**EXCERPT**.
T: I am studying sports and I am checking to see if I can switch to art school. I would have loved to have gone to arts directly but I kinda fucked up my entry test.
Will you be showing your custom boards there?
T: I don’t know, but yeah I make my own shapes from “uncuts” and after that is finished, I paint them and do some grip art. I like to have a different shape every time, I want to figure it out, “Where do I need to put my foot to do a kickflip?”. Also, if I look down I want to look at something nice.
Maybe the radio has kinda answered this question but are you the type of skater who likes to skate alone or in groups?
T: I would say I like to skate in groups but when my parents and I go on holiday I will google some stuff and go on an adventure around midday. Because I don’t live directly in the Leipzig city center but a bit outside of town I am used to skating alone. Hit a slappy curb or something, but I prefer to skate with people, you tend to be able to catch your breath a bit more (laughs).
True, skating alone is more like a workout.
You can blast your tunes on your headphones alone but in a crew that really doesn’t work.
That is why you bring the radio out! You also seem like the type of person to get the session started.
J: Til will often contact us to ask if there is a session or who is skating where. But he also will just go around and see what is going on. He likes to switch between crews. He will go to street spots and show people some tricks that aren’t normally done on those types of spots.
T: I might even bust out a tre flip!
S: I like the fact that he is open to it all! And in the bowl, he will stoke everybody to go 3 km/h faster and do better.
Sick, I also heard your mother was in the Olympics?
T: Yes, as a diver, in Atlanta, 1996, but the Russians and the Chinese were too good! She did well in the sport though, 3rd at the world cup. Sports where in our house, I am not the one to go jogging but she taught me to be flexible.
Didn’t you think of asking your mother to help you figure out handplants?
T: (laughs) She did actually teach me handstands. Both my parents support me skating, but they also don’t really know what it is. They did get worried after the slam and said “please don’t forget your helmet”.
That is cool, but they are not thinking, “Yo nice varial!”?
T: No, I think it is like if we would watch diving, we would be amazed by the flips, etc. but they really know what is what. Their level of understanding is comparable to that.
I understand, I would like to take a step back and go to music again, who chose the songs for this video?
T: That was decided by Jonas and myself during many nights where we ground through Youtube.
J: Til would swing by, even though he doesn’t live close by and credit to him, will ride back in the night whatever the weather. We would then drink some beers and play tunes and download the ones we like. I think we played through the entirety of Youtube (laughs).
And what about the spots? You have some cool ones in here. What are your favorites?
S: The huge ditch quarterpipe! That was so hard to find and to skate. It felt like a spot in EA Skate.
T: If the ground was even halfway decent you could do huge airs but because of the ground I needed a cruiser to even have enough speed. On a normal board, you could only get about halfway on the quarter.
S: Luckily I had my cruiser with me.
T: Fun fact is that we changed baseplates because I slid through my regular ones. You know when it is bad when the pivot cup pops out the front. So I forgot about it and did it on that rinky-dink cruiser. I was lucky that nothing popped out.
S: It could have turned out really poorly. By the way, Til is partial to full pipes, if we find one on google maps or something we do go there with Til in mind.
As you can tell by the footage, a good mix between park and street footage.
T: By the way, we want to give a shout-out to Jonathan, we loved his “Unsigned Hype” part! It was nice to see the tricks he did and I enjoyed seeing someone grab his board as much as I do!
That is cool, maybe we get lucky and do a RE-UP 2!
J: He should come to Leipzig and skate the Bambule bowl (laughs)
That would be sick. Well, I think I have asked it all, thank you, guys!
All: Thank you, for the opportunity and all.

**TASKS AND EXERCISES**.
(a) Copy the interview word for word, from "S: Luckily I" up to and including "thank you, guys!".
(b) Give the first name of every person named in the interview.
(c) According to the interview, in what city and year did Til's mother compete in the Olympics?
The listing plays no part in any of this.

**EXCERPTED DATA**.
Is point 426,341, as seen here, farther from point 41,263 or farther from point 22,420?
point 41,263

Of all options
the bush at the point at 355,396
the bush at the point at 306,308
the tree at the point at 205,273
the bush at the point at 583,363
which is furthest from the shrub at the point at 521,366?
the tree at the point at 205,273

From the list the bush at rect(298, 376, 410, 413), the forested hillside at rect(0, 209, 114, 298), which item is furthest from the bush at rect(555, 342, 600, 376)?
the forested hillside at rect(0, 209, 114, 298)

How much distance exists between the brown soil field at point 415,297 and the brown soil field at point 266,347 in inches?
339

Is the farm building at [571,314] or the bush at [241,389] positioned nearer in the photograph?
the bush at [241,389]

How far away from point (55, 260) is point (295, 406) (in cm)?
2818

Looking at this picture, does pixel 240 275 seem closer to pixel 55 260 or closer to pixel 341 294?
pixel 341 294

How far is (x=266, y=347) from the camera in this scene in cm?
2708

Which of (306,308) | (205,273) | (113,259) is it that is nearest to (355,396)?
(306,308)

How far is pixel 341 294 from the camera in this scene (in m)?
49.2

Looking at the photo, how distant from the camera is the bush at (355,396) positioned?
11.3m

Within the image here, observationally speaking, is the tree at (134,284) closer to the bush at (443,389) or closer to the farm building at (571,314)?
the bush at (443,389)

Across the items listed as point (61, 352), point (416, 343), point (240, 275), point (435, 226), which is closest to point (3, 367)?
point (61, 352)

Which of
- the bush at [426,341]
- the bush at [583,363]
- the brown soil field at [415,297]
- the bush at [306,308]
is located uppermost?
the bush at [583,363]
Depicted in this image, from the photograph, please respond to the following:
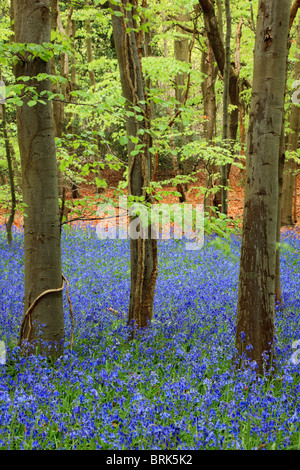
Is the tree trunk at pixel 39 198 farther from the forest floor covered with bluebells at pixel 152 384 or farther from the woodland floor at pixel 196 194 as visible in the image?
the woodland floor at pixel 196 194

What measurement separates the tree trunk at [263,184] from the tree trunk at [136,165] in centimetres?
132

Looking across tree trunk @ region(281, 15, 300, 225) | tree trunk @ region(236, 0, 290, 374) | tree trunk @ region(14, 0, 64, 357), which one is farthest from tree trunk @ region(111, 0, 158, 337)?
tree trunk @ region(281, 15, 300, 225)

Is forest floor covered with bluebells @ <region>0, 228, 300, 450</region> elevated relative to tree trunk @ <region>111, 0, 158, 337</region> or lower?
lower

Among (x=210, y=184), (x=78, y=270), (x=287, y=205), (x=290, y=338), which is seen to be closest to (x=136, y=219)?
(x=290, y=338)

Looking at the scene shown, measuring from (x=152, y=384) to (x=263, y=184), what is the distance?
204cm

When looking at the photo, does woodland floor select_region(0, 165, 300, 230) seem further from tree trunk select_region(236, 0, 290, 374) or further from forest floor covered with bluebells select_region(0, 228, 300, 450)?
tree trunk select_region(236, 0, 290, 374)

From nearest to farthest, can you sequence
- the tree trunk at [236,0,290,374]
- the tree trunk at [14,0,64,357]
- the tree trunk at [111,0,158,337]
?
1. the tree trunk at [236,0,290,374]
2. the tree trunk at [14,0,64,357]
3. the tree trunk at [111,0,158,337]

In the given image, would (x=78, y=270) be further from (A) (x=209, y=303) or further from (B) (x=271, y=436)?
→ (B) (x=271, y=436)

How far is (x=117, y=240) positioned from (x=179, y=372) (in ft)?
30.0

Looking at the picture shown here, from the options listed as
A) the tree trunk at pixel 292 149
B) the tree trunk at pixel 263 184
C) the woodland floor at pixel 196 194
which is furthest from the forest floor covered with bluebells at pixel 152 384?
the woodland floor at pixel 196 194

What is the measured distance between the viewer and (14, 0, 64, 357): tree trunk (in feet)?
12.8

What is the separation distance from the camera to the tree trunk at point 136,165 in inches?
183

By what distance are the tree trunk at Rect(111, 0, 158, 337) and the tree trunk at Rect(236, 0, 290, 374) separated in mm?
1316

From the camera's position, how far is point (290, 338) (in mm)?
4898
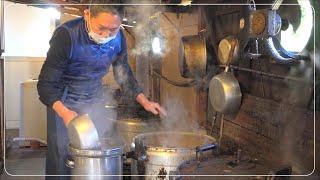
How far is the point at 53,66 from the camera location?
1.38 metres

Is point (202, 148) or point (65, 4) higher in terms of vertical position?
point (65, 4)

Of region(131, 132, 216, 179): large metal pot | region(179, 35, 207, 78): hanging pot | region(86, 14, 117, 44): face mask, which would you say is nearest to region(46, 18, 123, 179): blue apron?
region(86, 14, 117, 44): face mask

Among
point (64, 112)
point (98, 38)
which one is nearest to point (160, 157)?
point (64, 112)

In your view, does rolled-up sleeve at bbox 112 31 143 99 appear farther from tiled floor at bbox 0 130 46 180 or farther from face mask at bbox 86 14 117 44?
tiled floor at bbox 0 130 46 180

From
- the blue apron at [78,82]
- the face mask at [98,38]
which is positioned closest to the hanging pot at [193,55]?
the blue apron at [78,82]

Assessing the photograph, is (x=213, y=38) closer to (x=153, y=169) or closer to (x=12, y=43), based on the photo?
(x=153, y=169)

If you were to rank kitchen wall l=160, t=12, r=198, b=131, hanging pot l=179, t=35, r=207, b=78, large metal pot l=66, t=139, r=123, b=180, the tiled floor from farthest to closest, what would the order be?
...
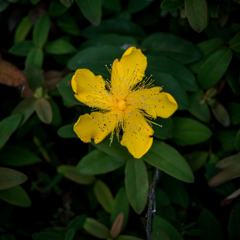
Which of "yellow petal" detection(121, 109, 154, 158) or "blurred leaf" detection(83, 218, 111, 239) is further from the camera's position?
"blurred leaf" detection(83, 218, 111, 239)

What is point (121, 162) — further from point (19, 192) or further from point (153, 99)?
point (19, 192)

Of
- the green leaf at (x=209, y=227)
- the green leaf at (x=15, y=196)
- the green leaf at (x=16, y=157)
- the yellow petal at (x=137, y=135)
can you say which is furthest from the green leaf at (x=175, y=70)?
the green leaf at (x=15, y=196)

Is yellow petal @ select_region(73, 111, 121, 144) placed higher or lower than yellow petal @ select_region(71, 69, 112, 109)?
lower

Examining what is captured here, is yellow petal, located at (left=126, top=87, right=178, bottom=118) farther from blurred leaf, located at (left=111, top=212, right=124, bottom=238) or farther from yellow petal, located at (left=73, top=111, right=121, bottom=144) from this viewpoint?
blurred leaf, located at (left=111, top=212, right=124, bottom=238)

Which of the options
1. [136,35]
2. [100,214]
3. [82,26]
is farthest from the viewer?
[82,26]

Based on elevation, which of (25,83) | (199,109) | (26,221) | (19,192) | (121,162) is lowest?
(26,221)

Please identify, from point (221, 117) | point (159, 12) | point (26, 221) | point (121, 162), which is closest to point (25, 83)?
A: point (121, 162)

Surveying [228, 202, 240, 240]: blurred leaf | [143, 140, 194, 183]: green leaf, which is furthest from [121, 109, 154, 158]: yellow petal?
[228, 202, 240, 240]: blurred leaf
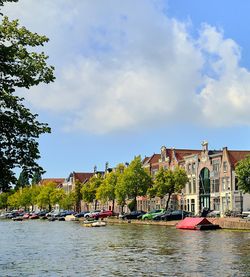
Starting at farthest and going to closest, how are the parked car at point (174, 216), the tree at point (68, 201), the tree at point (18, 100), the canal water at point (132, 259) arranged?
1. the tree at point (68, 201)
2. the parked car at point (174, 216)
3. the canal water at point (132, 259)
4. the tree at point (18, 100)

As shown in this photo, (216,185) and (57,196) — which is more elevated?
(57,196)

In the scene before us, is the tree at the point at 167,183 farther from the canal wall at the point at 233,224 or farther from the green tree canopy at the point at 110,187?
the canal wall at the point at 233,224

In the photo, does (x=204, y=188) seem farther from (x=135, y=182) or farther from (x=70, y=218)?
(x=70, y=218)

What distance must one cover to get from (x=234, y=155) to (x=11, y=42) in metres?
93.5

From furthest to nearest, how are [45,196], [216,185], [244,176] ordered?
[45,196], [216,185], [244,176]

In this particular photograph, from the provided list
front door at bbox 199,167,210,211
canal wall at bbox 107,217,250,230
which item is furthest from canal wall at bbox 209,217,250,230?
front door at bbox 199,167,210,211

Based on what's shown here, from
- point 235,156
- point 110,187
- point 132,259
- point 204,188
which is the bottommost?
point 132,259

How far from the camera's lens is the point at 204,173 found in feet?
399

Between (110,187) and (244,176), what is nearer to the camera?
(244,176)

**LIST OF SOLUTIONS**.
(a)
S: Luckily I had my cruiser with me.
T: Fun fact is that we changed baseplates because I slid through my regular ones. You know when it is bad when the pivot cup pops out the front. So I forgot about it and did it on that rinky-dink cruiser. I was lucky that nothing popped out.
S: It could have turned out really poorly. By the way, Til is partial to full pipes, if we find one on google maps or something we do go there with Til in mind.
As you can tell by the footage, a good mix between park and street footage.
T: By the way, we want to give a shout-out to Jonathan, we loved his “Unsigned Hype” part! It was nice to see the tricks he did and I enjoyed seeing someone grab his board as much as I do!
That is cool, maybe we get lucky and do a RE-UP 2!
J: He should come to Leipzig and skate the Bambule bowl (laughs)
That would be sick. Well, I think I have asked it all, thank you, guys!

(b) Til, Jonas, Jonathan

(c) Atlanta, 1996